PROBLEM REQUIREMENTS
Your answer should hold only the lines from the one with "Crude sea acting" through the end of the records, repeated exactly and minus any pictures.

(Short text fragments from websites)
╔══
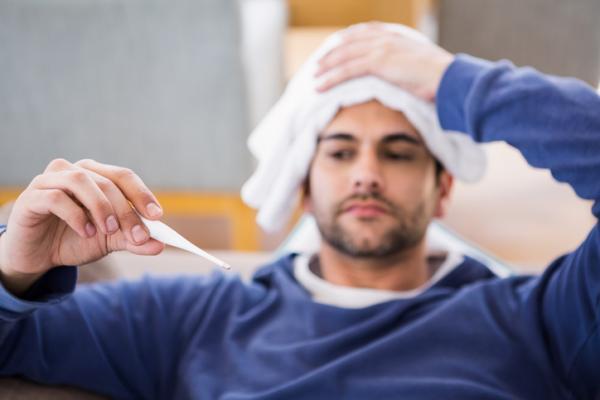 Cómo bajar la fiebre en adultos en casa - Remedios caseros para bajar la fiebre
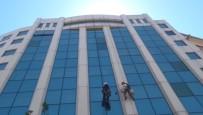 TAKSIM - (Özel) Taksim'de Dağcıları Andıran Temizlik İşçileri Metrelerce Yüksekte Cam Sildi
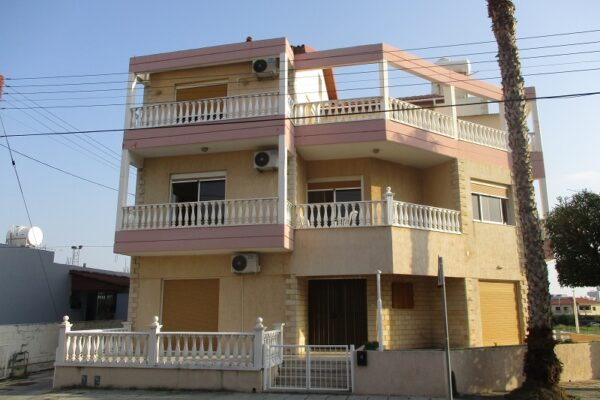 3 Level Detached House for Sale, Agios Ioannis, Limassol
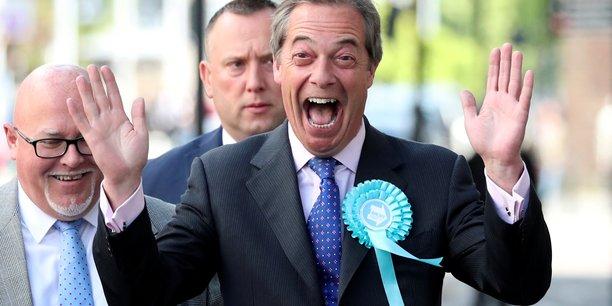 Grâce au tout récent Parti du Brexit qu'il vient de créer, Nigel Farage, l'ex-leader du parti eurosceptique UKIP (principal moteur du Leave en 2016 mais qui avait explosé en vol), conduit une liste surprise qui, profitant du discrédit des partis classiques, caracole en tête des sondages des élections européennes au Royaume-Uni.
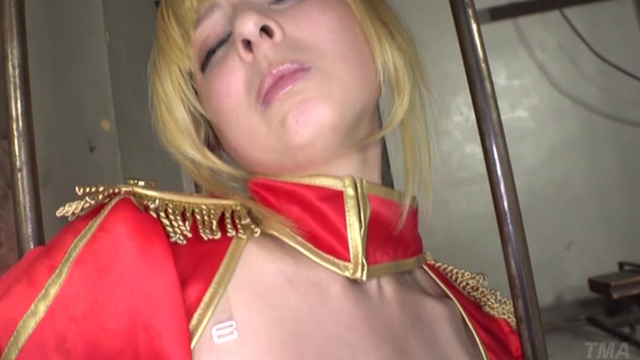 美少女剣士×アナル&マ●コ2穴中出しファック×10連続大量ザーメンぶっかけ カリナ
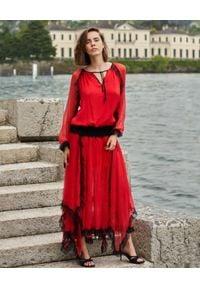 BY CABO - Czerwona sukienka maxi z jedwabiu Sansa. Okazja: na randkę, na imprezę. Typ kołnierza: kołnierz z falbankami, dekolt w kształcie V. Kolor: czerwony. Materiał: jedwab. Styl: elegancki. Długość: maxi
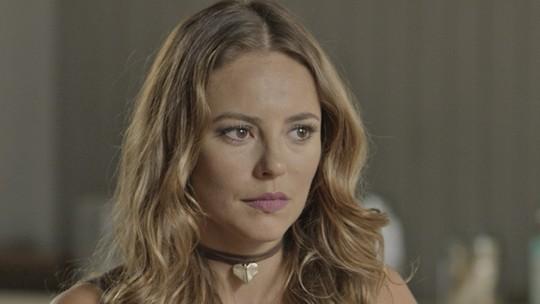Melissa procura Roberto e implora por exame de DNA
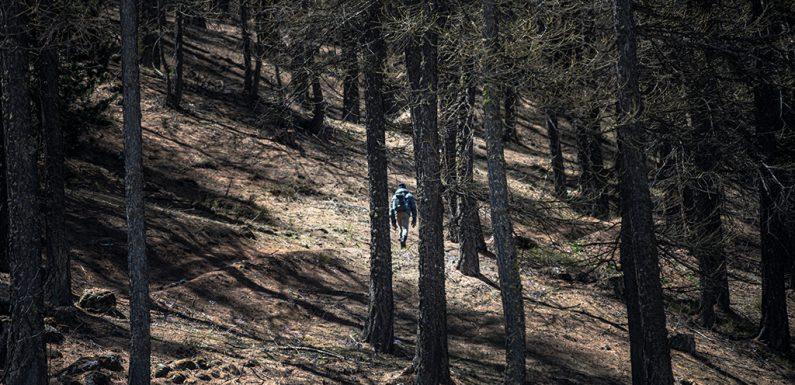 Migranti in fuga sulla rotta alpina: un racconto senza distacco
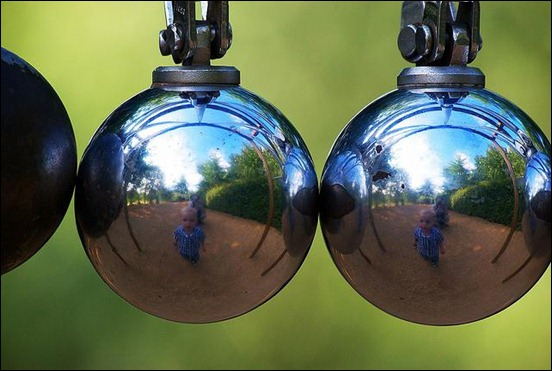 reflection-in-metal-orbs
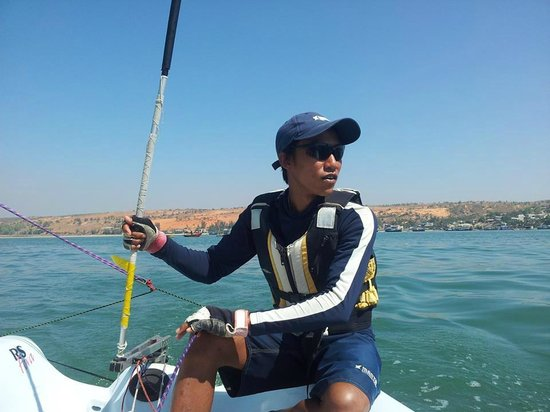 MANTA Sail Training Centre : Sail trained fishermen give sea tours to Mui Ne whale temple++  photo by Andrew Parker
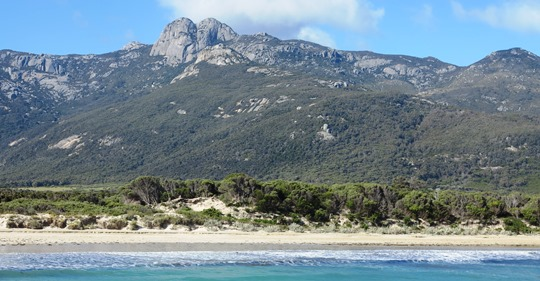 IMG_8818 - Strezelecki Peaks from Trousers Point, Flinders Island - 540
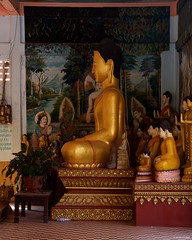 IMGP1287 Golden Buddha (Claudio e Lucia Images around the world) Tags: watpreahpromrath siemreap cambodia cambogia buddhist buddha monks buddista temple tempio orange gold asia pagoda pentax pentaxkp pentaxart pentaxlens pentax18135 pentaxcamera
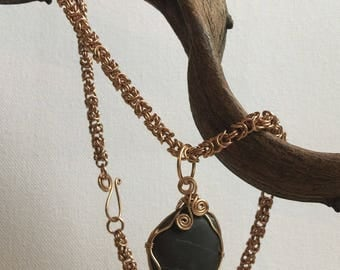 Chainmaille-Necklace/Pure bronze/black stone Pendant
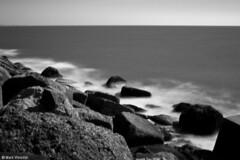 Crude sea acting soft 2 (Zunmark) Tags: longexposure sea blackandwhite bw glass stone canon 1855 zw weldingglass 1000d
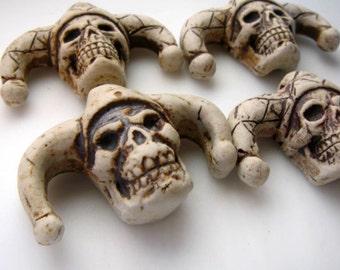 4 Highfired Jester Skull Pendants/Beads - TAN154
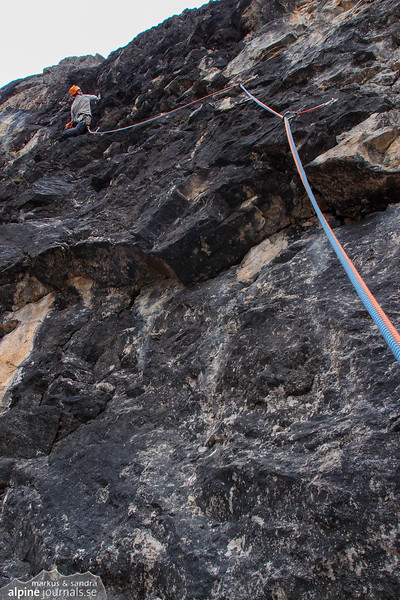 Pitch 5 (VI+) was hard but managable due to an occational resting position, at Abenteuer und Vergnügen.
╚══
YOUR SOLUTION
 Crude sea acting soft 2 (Zunmark) Tags: longexposure sea blackandwhite bw glass stone canon 1855 zw weldingglass 1000d
 4 Highfired Jester Skull Pendants/Beads - TAN154
 Pitch 5 (VI+) was hard but managable due to an occational resting position, at Abenteuer und Vergnügen.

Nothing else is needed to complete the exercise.